Hacker News new | ask | show | jobs
by drbig 68 days ago
As much as the notion of "Purchasing Power" is <macro>economic, thus perhaps having a greater chance of being related to reality, I've been wondering if - and how - could these long-term measures account for greater diversity and "scale" of "things money can buy".

Nowadays if you're properly rich you can buy a seat on a sub-orbital flight. This wasn't an option in '00, no matter how rich you were.

On the other end of the scale, for basic things a (really) good quality loaf of bread will always be cheaper in Poland than say up north from Oslo, Norway; whereas a USA-designed made-in-China laptop pretty much never did scale with the rest of the "CPI basket"...

Point being: we sure do have numbers - what they really mean in practice is vague at best.

2 comments

The PCE measure attempts to account for this in a more principled way.
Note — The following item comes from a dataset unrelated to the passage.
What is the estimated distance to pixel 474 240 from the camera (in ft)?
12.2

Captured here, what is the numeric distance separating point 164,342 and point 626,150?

But precisely because it's trying to, it can't be reported as quickly, since there's no way to know how much a price change impacts PCE until you know how consumer behavior changed along with it. So the CPI data gets reported first (we got February CPI data in the middle of last month while PCE data isn't expected until Thursday), and thus drives media conversations about inflation.
The best example I heard recently was anesthesia. Costs less than $5 to make. Worth a lot more if you have surgery coming up.
The cost of anesthesia is surely concentrated in the labor involved more so than the cost of the chemicals, no?
The example is supposed to illuminate the limits of ppp or gdp adjustment. Anesthesia contributes almost nothing to gdp, but it matters more than almost anything to you if you need surgery.
> The example is supposed to illuminate the limits of ppp or gdp adjustment.

... Yes, but that's like exemplifying the value of an actual slice of bread vs bitcoin to someone who is hungry.

Macroeconomic numbers may have an impact on the local - as in the individual scale - but that's neither the topic nor the thread.